** Start **

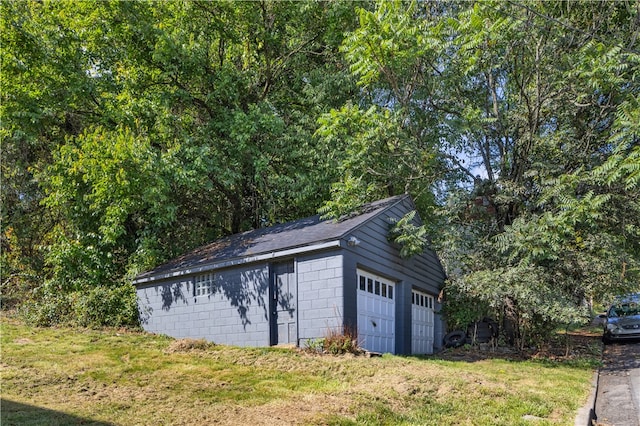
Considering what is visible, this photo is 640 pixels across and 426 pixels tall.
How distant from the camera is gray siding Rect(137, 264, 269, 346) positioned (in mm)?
11766

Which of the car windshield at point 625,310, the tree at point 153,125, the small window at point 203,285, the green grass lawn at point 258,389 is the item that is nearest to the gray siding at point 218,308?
the small window at point 203,285

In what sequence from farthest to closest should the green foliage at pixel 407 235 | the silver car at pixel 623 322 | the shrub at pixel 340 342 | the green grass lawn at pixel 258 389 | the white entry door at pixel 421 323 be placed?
the silver car at pixel 623 322
the white entry door at pixel 421 323
the green foliage at pixel 407 235
the shrub at pixel 340 342
the green grass lawn at pixel 258 389

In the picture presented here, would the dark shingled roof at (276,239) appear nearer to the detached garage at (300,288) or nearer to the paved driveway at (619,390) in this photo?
the detached garage at (300,288)

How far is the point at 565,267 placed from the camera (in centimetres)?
1248

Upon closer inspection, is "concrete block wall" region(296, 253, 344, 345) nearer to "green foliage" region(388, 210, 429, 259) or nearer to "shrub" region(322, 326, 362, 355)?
"shrub" region(322, 326, 362, 355)

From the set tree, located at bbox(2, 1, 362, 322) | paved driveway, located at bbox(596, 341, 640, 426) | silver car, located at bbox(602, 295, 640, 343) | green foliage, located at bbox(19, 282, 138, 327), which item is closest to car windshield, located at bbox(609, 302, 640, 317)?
silver car, located at bbox(602, 295, 640, 343)

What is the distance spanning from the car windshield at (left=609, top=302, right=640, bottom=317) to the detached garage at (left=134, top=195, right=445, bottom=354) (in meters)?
7.17

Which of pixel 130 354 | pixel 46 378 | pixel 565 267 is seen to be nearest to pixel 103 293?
pixel 130 354

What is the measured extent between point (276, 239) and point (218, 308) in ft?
7.77

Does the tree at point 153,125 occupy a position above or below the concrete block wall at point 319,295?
above

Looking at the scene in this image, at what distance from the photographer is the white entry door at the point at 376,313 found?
11258 mm

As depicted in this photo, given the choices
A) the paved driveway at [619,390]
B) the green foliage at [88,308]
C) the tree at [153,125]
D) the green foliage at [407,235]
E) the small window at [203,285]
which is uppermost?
the tree at [153,125]

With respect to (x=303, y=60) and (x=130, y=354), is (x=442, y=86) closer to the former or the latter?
(x=303, y=60)

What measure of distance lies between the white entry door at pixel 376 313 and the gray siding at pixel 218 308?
2.30 meters
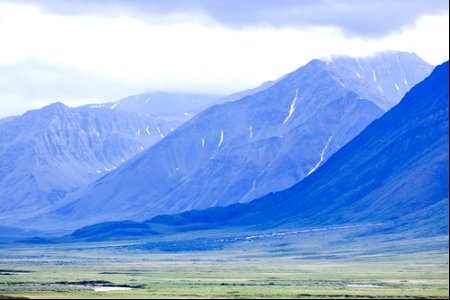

** End **

Problem requirements:
Copy out, word for word, the stretch of rows from the line containing "Looking at the" through the end of the rows, and leave the pictures out of your answer.

Final result:
Looking at the scene in this image, at what distance from the photographer is the white entry door at the point at 376,313 found?
11258 mm

As depicted in this photo, given the choices
A) the paved driveway at [619,390]
B) the green foliage at [88,308]
C) the tree at [153,125]
D) the green foliage at [407,235]
E) the small window at [203,285]
which is uppermost?
the tree at [153,125]

With respect to (x=303, y=60) and (x=130, y=354), is (x=442, y=86) closer to the former or the latter?
(x=303, y=60)

What measure of distance lies between the white entry door at pixel 376 313 and the gray siding at pixel 218 308?
2.30 meters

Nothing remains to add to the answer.